* _WHAT YOU WILL DO_: Would you print the records below from the first line through the line containing "Items for prayers", skipping the pictures?

◆ ◆ ◆ ◆ ◆ ◆ ◆

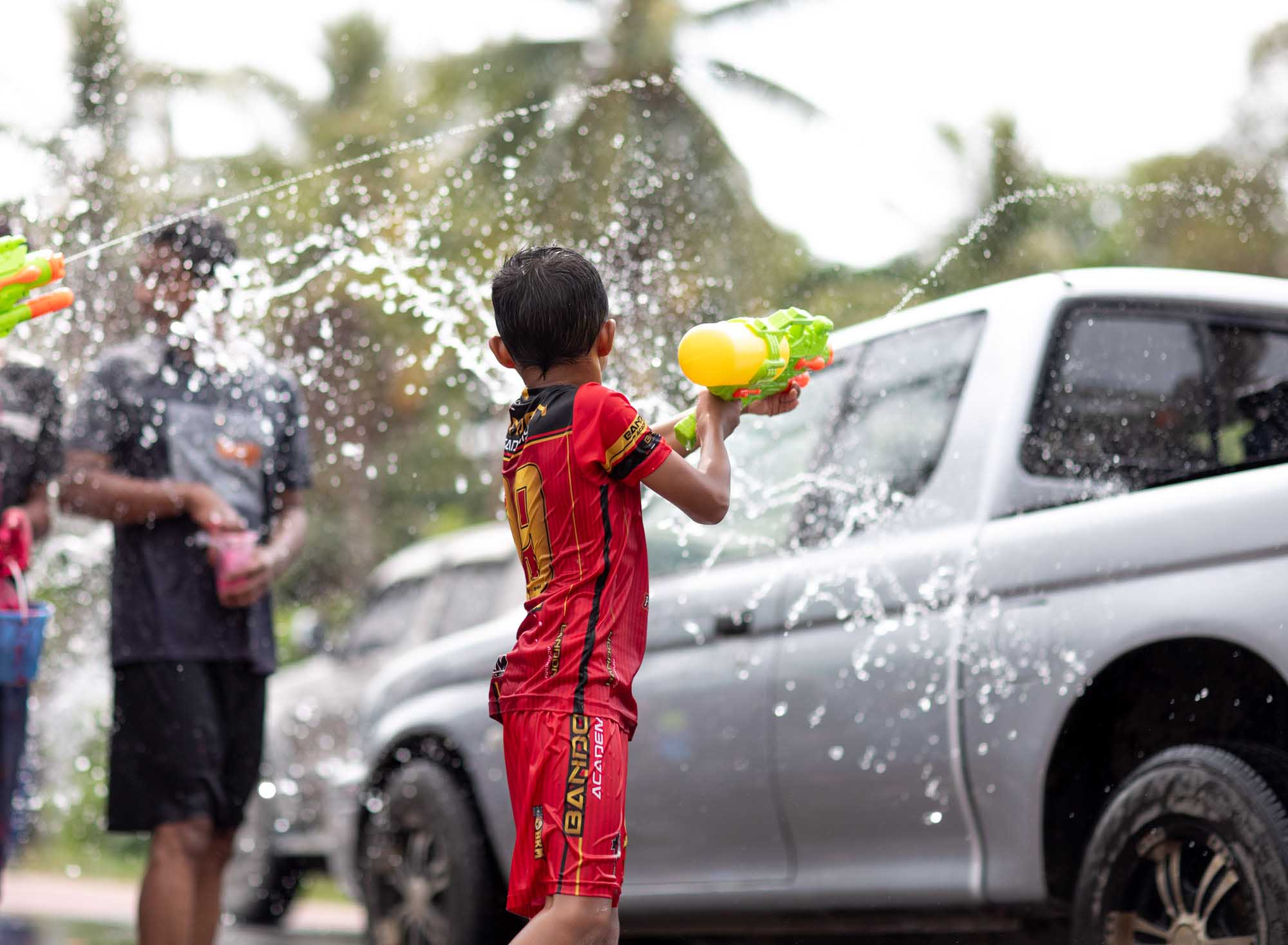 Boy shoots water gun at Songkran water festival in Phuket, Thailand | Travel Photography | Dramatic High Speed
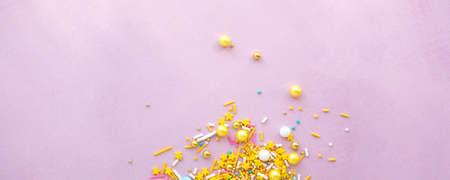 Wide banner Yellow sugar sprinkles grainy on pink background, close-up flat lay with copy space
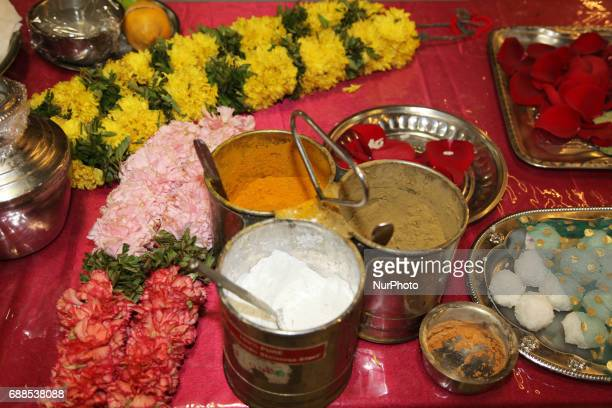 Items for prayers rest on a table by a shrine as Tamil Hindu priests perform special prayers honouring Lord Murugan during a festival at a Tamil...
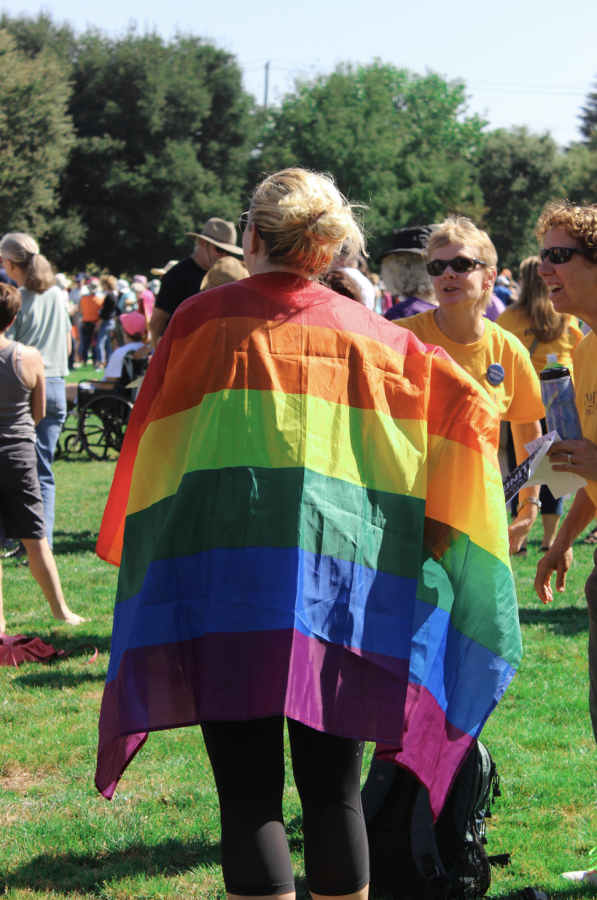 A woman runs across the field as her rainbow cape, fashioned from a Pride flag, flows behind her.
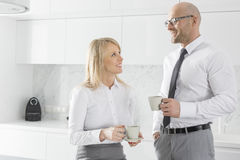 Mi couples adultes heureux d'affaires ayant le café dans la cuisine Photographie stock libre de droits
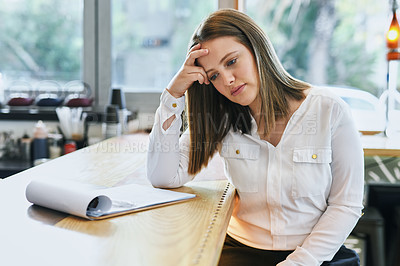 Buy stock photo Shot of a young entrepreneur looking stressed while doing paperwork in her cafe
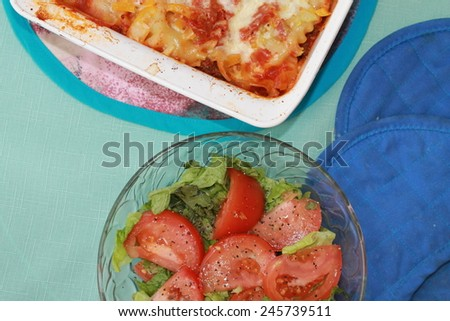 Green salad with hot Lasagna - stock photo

◆ ◆ ◆ ◆ ◆ ◆ ◆

* _YOUR RESPONSE_:
 Boy shoots water gun at Songkran water festival in Phuket, Thailand | Travel Photography | Dramatic High Speed
 Wide banner Yellow sugar sprinkles grainy on pink background, close-up flat lay with copy space
 Items for prayers rest on a table by a shrine as Tamil Hindu priests perform special prayers honouring Lord Murugan during a festival at a Tamil...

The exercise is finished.